Bowie: "One ... you asshole."

VH1: It’s been a while since you took a lavish production on the road. With your support slot on Moby’s Area: Two tour, it seems like the days of the big Bowie show are over. Is that true? Or will you pull that gaudy glass spider out of mothballs one of these years?

Bowie: It’s been talked about for the last 10 years that I should do a proper world tour. I’m not sure that I want to do that primarily because my daughter is only 21 months old and I really don’t want to be away from her for that long. Moby offered the perfect timing and opportunity to promote Heathen and not be away that long. It’s only 12-14 shows, then back home.

VH1: Will you bring your own razzle-dazzle to his tour?

Bowie: It’s not much of a show. I’ve got some nice trousers for it, but basically it’s just lights and songs. These days I really just do interpretations of my songs. I don’t really do theatrical things. It’s just not something that’s occurred to me to do lately. I’d like to do something like that, but it has to be right, and at the moment I’m very song intensive.

VH1: Does that explain why you play everything from drums to guitar and keyboards on this album? Why were you so musically involved this time? I never even realized you played drums.

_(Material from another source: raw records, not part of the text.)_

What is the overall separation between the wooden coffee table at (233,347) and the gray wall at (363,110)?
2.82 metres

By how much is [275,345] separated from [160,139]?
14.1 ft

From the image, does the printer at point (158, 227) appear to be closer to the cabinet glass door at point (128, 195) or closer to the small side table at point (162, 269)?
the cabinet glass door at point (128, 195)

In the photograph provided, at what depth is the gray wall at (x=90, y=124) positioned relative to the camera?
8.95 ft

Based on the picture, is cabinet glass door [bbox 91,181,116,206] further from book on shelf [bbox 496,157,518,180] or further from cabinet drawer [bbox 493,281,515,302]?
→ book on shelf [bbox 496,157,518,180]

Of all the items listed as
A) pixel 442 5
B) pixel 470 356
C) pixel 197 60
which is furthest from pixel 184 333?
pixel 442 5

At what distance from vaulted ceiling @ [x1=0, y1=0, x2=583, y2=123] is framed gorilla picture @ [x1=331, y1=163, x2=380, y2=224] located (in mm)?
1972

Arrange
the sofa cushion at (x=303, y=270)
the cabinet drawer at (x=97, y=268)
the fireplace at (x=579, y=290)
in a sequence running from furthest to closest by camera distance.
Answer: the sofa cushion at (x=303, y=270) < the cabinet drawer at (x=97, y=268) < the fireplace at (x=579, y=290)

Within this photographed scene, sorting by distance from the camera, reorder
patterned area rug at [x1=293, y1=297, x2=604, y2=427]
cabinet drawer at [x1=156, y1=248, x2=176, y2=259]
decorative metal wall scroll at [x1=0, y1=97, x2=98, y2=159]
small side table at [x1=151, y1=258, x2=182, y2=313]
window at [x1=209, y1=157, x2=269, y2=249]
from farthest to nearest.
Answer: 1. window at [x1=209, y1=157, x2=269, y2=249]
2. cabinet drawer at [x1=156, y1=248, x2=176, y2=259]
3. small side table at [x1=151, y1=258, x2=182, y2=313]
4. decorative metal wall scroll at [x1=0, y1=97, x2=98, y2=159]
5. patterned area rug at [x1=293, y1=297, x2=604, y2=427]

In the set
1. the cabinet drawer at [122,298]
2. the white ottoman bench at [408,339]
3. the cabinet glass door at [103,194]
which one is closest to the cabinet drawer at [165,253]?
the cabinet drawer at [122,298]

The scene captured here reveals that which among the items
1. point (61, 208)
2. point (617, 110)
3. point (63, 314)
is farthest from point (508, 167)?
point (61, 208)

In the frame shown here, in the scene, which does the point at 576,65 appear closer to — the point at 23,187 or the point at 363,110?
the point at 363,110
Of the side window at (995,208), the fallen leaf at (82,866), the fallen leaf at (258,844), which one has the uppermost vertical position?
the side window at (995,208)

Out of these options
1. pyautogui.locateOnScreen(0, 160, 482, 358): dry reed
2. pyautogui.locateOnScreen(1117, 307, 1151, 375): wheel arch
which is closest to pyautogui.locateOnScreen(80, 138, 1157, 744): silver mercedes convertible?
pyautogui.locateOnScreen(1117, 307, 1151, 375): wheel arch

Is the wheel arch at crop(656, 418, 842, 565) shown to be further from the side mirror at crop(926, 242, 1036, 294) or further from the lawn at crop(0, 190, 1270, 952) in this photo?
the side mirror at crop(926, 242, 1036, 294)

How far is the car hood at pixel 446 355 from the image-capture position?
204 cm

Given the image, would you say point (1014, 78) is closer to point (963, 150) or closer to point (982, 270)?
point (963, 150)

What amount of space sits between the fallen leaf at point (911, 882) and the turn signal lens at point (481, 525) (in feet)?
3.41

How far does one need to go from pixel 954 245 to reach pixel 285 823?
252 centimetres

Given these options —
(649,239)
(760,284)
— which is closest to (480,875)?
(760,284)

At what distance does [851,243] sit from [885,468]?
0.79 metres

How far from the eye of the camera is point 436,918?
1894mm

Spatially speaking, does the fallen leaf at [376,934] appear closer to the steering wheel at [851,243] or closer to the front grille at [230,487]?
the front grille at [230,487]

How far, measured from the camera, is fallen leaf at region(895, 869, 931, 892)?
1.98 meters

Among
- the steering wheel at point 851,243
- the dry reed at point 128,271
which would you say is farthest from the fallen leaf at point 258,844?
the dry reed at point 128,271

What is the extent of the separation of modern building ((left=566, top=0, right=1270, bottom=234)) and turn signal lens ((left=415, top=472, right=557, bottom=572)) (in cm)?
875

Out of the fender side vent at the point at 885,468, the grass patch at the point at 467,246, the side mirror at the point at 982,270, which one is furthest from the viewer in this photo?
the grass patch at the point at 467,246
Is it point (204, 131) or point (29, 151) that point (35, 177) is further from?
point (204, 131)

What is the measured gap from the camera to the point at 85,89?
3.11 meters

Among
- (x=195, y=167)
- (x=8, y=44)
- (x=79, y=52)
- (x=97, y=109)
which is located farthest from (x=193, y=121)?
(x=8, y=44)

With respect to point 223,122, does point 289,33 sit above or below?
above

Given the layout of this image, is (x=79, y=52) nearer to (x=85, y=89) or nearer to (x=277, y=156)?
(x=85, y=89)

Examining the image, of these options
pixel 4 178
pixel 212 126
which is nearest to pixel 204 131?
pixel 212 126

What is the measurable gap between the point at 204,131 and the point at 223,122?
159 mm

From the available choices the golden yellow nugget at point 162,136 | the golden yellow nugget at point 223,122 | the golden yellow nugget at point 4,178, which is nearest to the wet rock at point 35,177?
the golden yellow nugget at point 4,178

Bowie: Nor did I! It’s because I have a freedom with Visconti. That’s one of the things that makes it really terrific to work with him again. He doesn’t feel the need to judge, which is really great for an artist who flails around with his instruments. I’m not the best musician in the world and I feel terribly inhibited when I’m working under the scrutiny of proper musicians. Tony is so encouraging that I start playing a lot more things myself. I think it brings an intimacy to the work.

VH1: The Ziggy Stardust movie and soundtrack are being re-released this summer, and it begs the question: “Did you really want to go back there?’

Bowie: I didn’t really work on that because I don’t have the time, nor the inclination. I’ve got far too much to do with my present stuff.

VH1: Is it a time you recall fondly?

Bowie: If I have cause to look back at all, yes I do think those were great times. And, I suppose, in its way it was an inspired moment.

VH1: You’re not embarrassed by it, are you?

Bowie: No, the sartorial elements alone give me constant amusement.

VH1: Heathen’s "Afraid" is about being just that. What scares you these days?

Bowie: What kind of life is in store for my daughter. I don’t personalize [my fears]. As of this moment, the 21st century seems to have loomed in such a disappointing fashion. I think we all had much higher expectations of what this future would bring us than what we’re going through right now. I’m constantly thinking, “What on earth have I brought my daughter into?”

VH1: Has that changed the way you write music?

Bowie: I don’t know. We’ll see. I am starting to write structures for things now, but I haven’t written anything since that event. It will be quite strange to write in this new environment. The New York experience is undergoing all kinds of changes.

VH1: Could you have made this album as a younger man?

Bowie: No.

VH1: Because of what you’ve seen or because of what you’ve felt?

Bowie: I’d need a few years to puzzle that one. I wouldn’t even have approached this kind of album when I was young. This is an album that could only be considered in later years.